We left Ushuaia the night before, passed the Chilean port town of Puerto Williams an hour later. Despite what Ushuia says, Puerto Williams is truly the southern most community in the world.
We were on Deck 12 early to stake out prime viewing spots. Today we´d round Cape Horn: this would be the absolute highlight of an already extraordinary journey.
¨Mystified¨is the word Genda used, and she was right. I´d seen fjords before, glaciers and dramatic mountains, but I´d never rounded the southernmost tip of the world. This was going to be great.
It was the 5th week of summer, but a frigid south wind pelted us, pinging bits of sleet against our windbreakers. Snow flurries raced past us on the sharp snap of wind.
We´d been sailing around the western end of Tierra del Fuego. This was a brittle world of half drowned mountain summits, a battleground where restless waters collided with the tops of the Andes which were here near the sea. Most of the land was bare and climbed from the water in massive curves and billows of glaciated stone. A few scrawny trees clung together in heroic clumps. The great swell of the Southern Ocean crashed on rocks, ledges and islets, flinging the shattered water high in the air.
We were wildly excited as the Cape came into view. It wasn´t much more than a remote and lonely rock, part of an isolated archipeligo in the Southern Ocean. But is was a fabled piece of rock, and... By now deck 12 was full and we were supremenly happy to have secured a prime viewing location. The wind was wild. Sleet alternately turned into a cold, light rain. The boat fought stiff winds. We were at the confluence of the Atlantic, Pacific and Antarctic Ocean and the seas were rough. What a thrill!
We watched Cape Horn climb to its highest peak--1,331 feet--and at its triangular, pointed cliff that tumbled into the sea amidst a jagged horror of blunt rocks and upset waters.

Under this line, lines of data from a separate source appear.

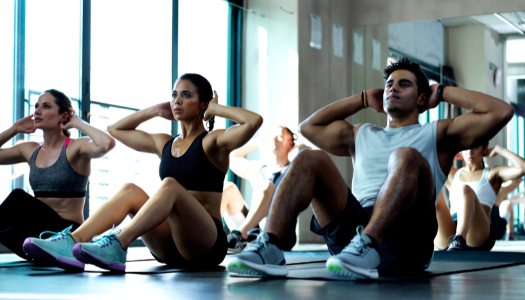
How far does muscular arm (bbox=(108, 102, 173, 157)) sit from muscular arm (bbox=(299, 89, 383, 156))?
642 millimetres

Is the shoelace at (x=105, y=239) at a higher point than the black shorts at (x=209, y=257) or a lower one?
higher

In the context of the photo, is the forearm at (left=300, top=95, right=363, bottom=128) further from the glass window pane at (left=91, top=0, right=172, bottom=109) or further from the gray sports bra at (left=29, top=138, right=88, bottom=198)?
the glass window pane at (left=91, top=0, right=172, bottom=109)

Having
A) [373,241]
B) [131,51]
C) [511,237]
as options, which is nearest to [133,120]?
[373,241]

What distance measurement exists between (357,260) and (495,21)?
4.75 metres

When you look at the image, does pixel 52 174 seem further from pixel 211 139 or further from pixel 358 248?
pixel 358 248

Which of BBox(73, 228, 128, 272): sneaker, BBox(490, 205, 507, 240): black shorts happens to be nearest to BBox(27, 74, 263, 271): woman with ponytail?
BBox(73, 228, 128, 272): sneaker

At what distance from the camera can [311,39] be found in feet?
19.1

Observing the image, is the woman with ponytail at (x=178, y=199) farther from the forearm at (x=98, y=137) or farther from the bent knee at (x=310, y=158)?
the bent knee at (x=310, y=158)

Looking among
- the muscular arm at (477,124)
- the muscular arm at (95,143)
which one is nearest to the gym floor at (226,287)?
the muscular arm at (477,124)

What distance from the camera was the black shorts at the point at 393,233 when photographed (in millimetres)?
1840

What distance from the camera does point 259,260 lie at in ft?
5.39

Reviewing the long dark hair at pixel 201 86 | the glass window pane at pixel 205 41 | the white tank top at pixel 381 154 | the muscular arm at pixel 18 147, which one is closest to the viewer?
the white tank top at pixel 381 154

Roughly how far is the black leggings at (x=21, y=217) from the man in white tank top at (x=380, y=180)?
1.16 meters

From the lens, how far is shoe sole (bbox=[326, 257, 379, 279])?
1.56 metres
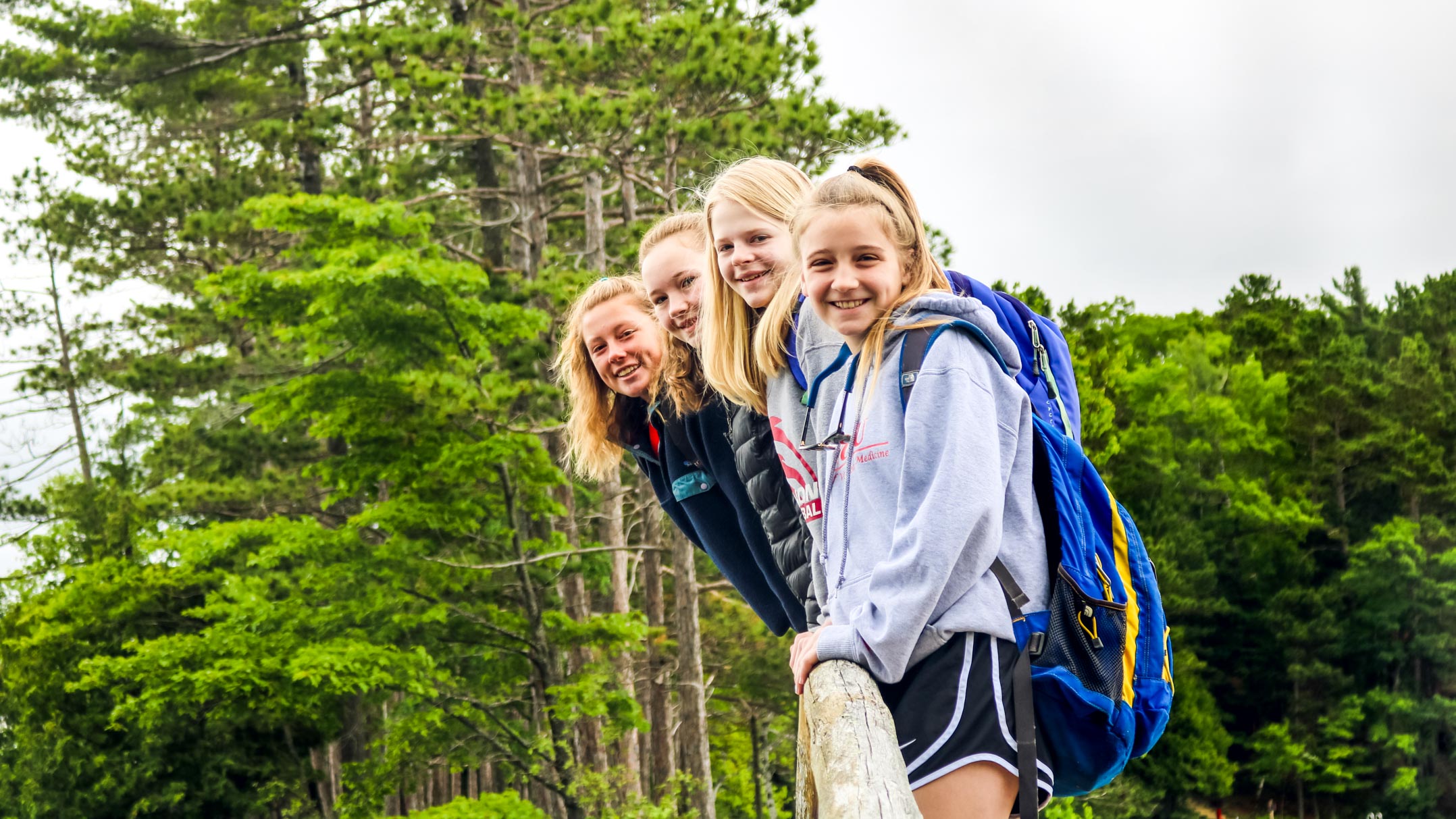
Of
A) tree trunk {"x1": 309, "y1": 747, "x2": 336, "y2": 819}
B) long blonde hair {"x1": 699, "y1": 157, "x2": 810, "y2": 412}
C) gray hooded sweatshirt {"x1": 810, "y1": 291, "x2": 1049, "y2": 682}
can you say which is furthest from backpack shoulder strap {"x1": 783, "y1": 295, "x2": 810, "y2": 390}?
tree trunk {"x1": 309, "y1": 747, "x2": 336, "y2": 819}

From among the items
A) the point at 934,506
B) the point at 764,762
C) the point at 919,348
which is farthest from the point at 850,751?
the point at 764,762

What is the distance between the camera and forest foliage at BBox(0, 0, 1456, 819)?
12.8 metres

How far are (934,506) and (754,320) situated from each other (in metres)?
0.92

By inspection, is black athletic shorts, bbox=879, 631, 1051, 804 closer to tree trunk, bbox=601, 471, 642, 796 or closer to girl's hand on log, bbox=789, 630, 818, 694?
girl's hand on log, bbox=789, 630, 818, 694

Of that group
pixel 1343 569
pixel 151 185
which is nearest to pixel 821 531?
pixel 151 185

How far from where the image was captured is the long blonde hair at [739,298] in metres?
2.47

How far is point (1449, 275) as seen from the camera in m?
38.2

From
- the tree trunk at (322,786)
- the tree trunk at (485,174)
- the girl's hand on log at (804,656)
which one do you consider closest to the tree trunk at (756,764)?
the tree trunk at (322,786)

Shortly after we had passed the Horn, four brilliant shafts of light, spotlights from Heaven, slashed through the murky skies and beamed down on the cold, gray open seas. It was as if God was blessing the countless souls whose lives had been lost in their attempts to round this perilous point.

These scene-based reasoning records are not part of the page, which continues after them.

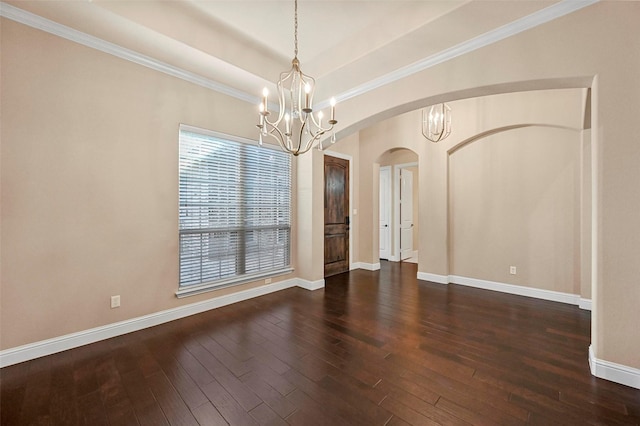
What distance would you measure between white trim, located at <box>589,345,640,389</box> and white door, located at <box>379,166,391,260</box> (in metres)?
5.03

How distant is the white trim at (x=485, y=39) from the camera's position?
7.20ft

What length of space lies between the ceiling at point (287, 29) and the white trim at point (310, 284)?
10.5ft

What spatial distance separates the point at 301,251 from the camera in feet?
15.2

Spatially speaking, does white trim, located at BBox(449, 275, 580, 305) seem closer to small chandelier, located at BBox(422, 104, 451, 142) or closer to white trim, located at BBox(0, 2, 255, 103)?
small chandelier, located at BBox(422, 104, 451, 142)

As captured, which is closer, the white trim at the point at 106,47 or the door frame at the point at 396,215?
the white trim at the point at 106,47

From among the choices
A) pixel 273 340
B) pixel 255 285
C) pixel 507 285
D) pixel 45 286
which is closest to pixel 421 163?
pixel 507 285

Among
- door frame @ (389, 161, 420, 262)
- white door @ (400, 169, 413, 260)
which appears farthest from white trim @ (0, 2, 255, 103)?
white door @ (400, 169, 413, 260)

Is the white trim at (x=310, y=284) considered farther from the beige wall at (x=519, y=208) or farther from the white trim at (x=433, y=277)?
the beige wall at (x=519, y=208)

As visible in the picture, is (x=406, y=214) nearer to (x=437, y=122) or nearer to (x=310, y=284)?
(x=437, y=122)

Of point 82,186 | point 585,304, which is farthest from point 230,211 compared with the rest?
point 585,304

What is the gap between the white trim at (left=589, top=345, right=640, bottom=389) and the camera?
197 centimetres

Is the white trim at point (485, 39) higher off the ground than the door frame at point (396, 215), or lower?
higher

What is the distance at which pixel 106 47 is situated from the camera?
8.94 ft

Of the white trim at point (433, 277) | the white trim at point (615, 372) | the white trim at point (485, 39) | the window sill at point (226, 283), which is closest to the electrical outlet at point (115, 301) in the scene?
the window sill at point (226, 283)
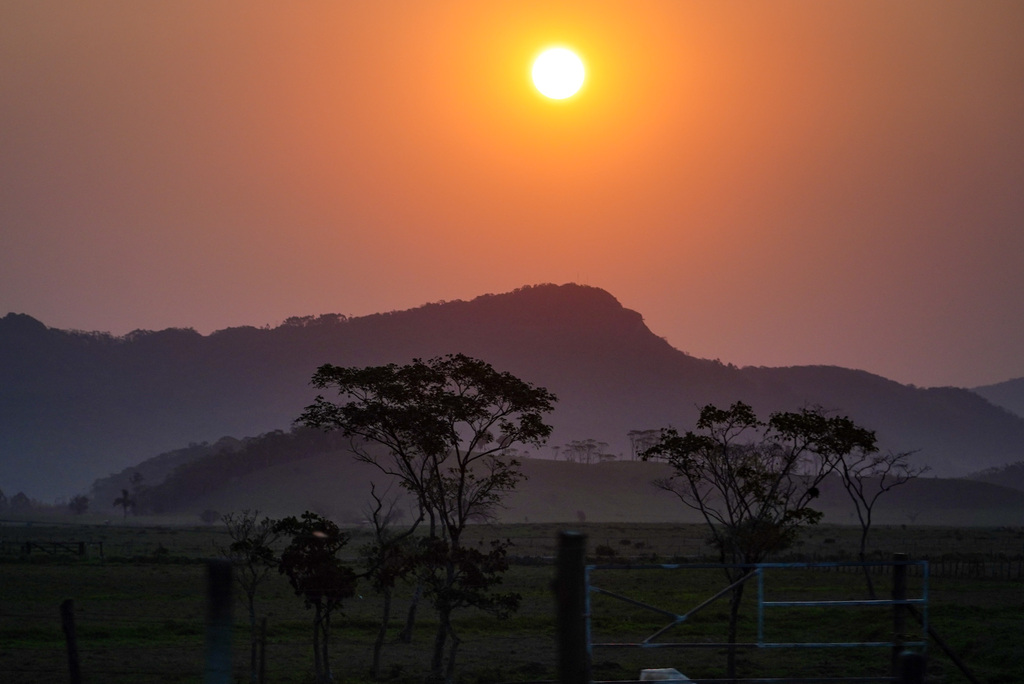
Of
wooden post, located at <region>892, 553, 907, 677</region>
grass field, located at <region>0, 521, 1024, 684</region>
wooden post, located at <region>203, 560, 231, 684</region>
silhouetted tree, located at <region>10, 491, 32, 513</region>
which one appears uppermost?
wooden post, located at <region>203, 560, 231, 684</region>

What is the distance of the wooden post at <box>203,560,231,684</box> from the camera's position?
4891 mm

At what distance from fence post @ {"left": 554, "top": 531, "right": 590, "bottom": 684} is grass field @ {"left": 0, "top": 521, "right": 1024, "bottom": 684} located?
5766mm

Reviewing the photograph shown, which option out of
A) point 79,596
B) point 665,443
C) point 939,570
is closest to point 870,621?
point 665,443

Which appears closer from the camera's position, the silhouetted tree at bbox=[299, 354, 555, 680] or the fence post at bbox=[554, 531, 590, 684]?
the fence post at bbox=[554, 531, 590, 684]

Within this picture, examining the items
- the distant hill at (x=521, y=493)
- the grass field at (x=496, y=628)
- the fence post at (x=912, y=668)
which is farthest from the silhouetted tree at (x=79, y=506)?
the fence post at (x=912, y=668)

For me, my journey down the full length of Chile had come to an end. It had been two weeks to the day that I´d crossed from Peru into the northern Chilean town of Arica. I´d travelled through the driest desert on earth, along magnificent Pacific coastline, then through the glorious fjords of Patagonian. I`d passed dramatic snow-mantled peaks and finally exited the country as we rounded Cape Horn. More then once I´d been overwhelmed to tears.
We lingered on deck for some time. It had all happened so fast. Whether it was a vapor of wind or the flinty reality of Cape Horn, the Patagonian Channels were behind us. I had accomplished my goal: a transit of the Chilean waterways, a brief look at Tierra del Fuego and a fleeting look at the fabled and awesome Cape Horn.

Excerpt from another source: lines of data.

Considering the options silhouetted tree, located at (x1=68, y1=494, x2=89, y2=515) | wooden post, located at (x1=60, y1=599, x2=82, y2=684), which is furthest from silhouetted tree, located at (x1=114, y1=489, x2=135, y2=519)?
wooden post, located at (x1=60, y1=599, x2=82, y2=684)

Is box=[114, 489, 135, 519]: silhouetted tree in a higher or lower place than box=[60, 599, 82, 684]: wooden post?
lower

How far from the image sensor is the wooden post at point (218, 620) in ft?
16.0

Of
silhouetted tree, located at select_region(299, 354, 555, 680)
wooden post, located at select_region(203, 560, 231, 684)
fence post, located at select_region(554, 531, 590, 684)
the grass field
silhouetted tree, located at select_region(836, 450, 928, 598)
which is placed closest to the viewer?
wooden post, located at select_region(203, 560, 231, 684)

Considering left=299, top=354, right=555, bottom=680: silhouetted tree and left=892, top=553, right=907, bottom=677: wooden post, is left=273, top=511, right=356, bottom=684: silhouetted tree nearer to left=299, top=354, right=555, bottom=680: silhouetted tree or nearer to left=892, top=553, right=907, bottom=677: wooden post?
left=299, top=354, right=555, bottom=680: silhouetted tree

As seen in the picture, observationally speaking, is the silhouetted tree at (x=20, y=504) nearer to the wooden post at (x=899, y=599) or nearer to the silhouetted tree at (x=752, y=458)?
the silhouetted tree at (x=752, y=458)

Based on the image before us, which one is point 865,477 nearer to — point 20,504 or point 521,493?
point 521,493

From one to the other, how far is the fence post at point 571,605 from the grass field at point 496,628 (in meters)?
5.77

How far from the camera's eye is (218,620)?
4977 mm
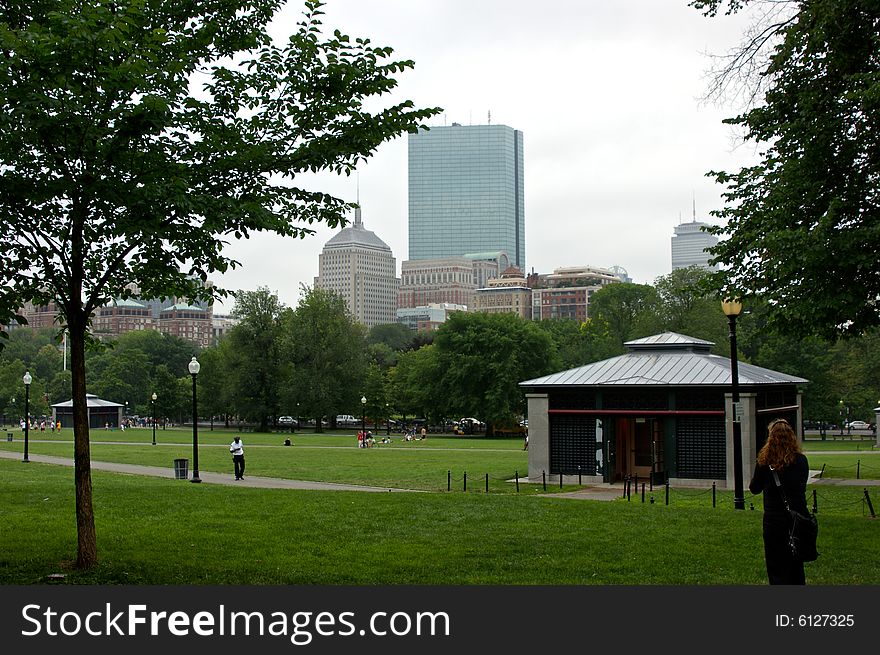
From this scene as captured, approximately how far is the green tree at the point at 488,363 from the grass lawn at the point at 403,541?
5803 cm

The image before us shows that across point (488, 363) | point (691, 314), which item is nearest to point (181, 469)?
point (488, 363)

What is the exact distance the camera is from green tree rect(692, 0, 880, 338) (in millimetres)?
16797

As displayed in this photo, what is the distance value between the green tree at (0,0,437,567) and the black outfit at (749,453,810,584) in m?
6.15

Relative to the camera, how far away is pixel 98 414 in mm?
95625

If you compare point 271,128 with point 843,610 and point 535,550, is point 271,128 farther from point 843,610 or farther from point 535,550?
point 843,610

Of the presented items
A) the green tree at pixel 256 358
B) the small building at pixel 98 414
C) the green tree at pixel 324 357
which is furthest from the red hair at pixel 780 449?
the small building at pixel 98 414

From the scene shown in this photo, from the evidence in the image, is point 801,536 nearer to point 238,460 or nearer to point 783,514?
point 783,514

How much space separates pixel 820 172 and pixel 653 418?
50.0 feet

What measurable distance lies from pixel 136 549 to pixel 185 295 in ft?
12.1

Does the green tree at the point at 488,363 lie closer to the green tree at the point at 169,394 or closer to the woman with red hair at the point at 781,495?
the green tree at the point at 169,394

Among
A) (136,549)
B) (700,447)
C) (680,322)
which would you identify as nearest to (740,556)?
(136,549)

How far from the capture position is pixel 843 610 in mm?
8422

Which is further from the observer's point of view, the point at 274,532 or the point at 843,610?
the point at 274,532

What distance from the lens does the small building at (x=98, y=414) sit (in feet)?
304
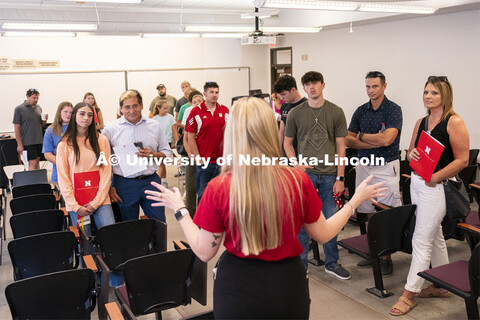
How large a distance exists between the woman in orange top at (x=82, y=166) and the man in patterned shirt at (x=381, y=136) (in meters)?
2.27

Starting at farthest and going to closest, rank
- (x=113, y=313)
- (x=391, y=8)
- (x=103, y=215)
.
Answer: (x=391, y=8) → (x=103, y=215) → (x=113, y=313)

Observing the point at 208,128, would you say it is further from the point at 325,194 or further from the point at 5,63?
the point at 5,63

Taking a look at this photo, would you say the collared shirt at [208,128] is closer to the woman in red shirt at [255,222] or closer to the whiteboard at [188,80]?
the woman in red shirt at [255,222]

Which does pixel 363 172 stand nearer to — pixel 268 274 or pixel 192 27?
pixel 268 274

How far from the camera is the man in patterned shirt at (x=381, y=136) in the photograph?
4094 mm

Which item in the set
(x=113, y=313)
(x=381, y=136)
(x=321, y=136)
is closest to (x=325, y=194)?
(x=321, y=136)

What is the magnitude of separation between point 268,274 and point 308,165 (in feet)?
7.65

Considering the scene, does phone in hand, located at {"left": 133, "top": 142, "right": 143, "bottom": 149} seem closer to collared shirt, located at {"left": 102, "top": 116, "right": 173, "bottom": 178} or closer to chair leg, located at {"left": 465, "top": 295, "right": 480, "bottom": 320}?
collared shirt, located at {"left": 102, "top": 116, "right": 173, "bottom": 178}

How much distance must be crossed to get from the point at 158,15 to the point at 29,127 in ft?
12.1

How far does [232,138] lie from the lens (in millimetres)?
1667

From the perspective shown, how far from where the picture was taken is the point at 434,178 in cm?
319

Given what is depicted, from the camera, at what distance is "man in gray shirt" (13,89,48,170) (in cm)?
780

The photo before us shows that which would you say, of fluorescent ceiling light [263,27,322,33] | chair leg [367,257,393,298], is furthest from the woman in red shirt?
fluorescent ceiling light [263,27,322,33]

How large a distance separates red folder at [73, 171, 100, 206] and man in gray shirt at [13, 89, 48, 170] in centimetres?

A few hours later hundreds of us gathered poolside to be baptised as "Honorary Fuegians."
"May the chill be with you," uttered the Captain, as he dumped a bucket of icy cold Fuegan water on our heads. It was all great fun.
It had been quite a start to the day and nothing more on this cruise could equal those magic moments, early on a snow/sleet-filled summer morning, when we rounded Caped Horn--the southern most point on Earth.